== INSTRUCTION 1 ==
In the stagecoach text, what vehicle was used at the height of the season?
== INSTRUCTION 2 ==
Rewrite the stretch of the stagecoach text from "The stage coach" through "and freight wagons.", changing "Indiana" to "Ohio".

The conveyances were of two types. At the height of the season, when travel was heavy and roads dry, the Standard Concord Coach was employed. At other times, a vehicle commonly termed a “mud wagon” was put to use. During this era of horse-drawn vehicles, the trains of pack mules were, of course, replaced by great freight wagons. Today, in driving over the old wagon roads, one is led to wonder how passenger vehicles succeeded in passing the great freight outfits. Some years ago, in searching through the objects left in a deserted house in the ghost town, Bodie, I came upon a manuscript describing staging as it was practiced in that famous mining camp. What the unknown author has to say about the business there applies to neighboring mountain regions, and is a reminder of a phase of life of the ’eighties.
The stage coach is to California what the modern express train is to Indiana, and people unaccustomed to mountain life can form but little conception of the vast amount of transportation carried on by means of coaches and freight wagons.

== AVAILABLE DATA ==
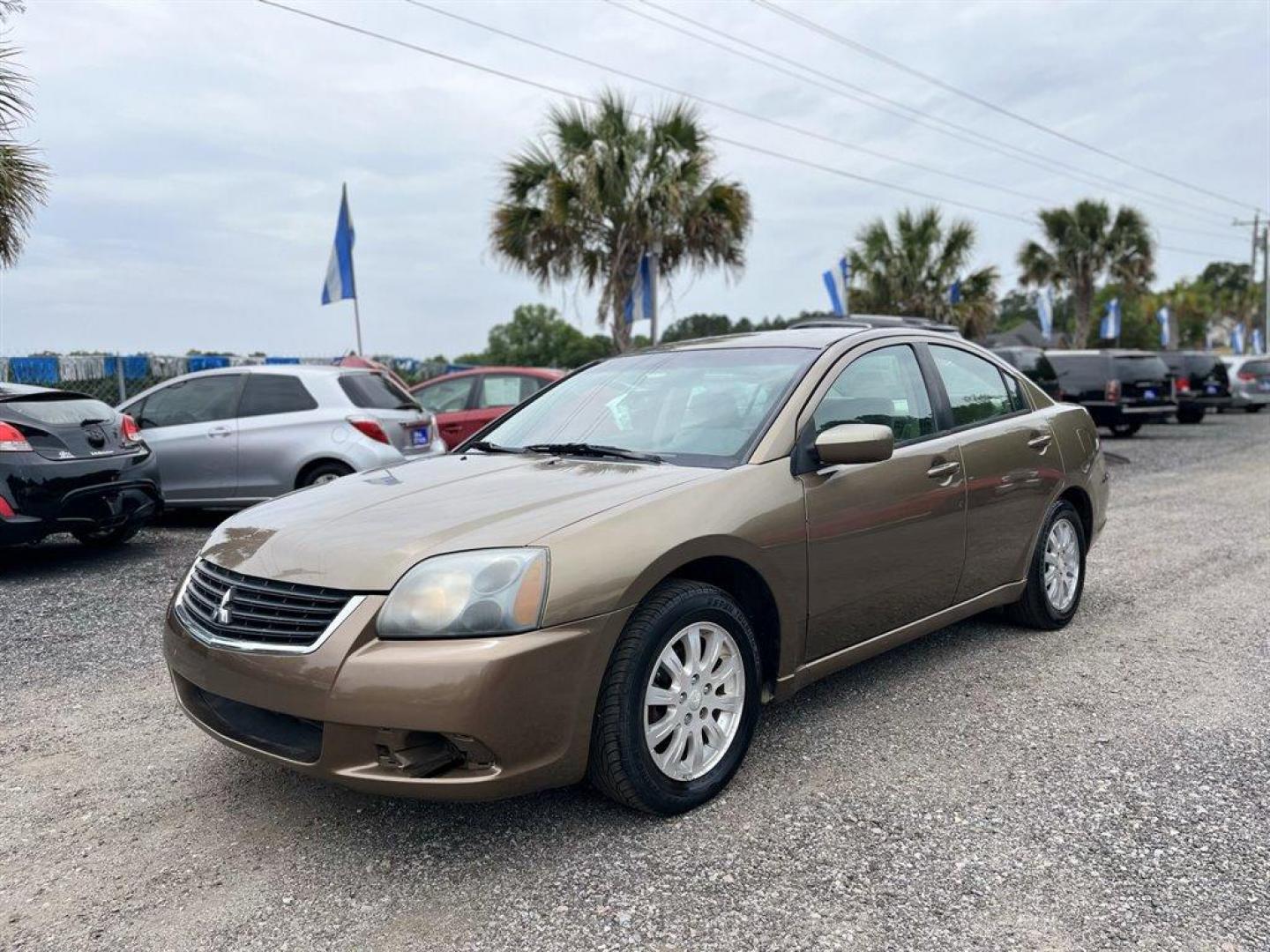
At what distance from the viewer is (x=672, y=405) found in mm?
4027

== RIGHT ANSWER 1 ==
The Standard Concord Coach.

== RIGHT ANSWER 2 ==
The stage coach is to California what the modern express train is to Ohio, and people unaccustomed to mountain life can form but little conception of the vast amount of transportation carried on by means of coaches and freight wagons.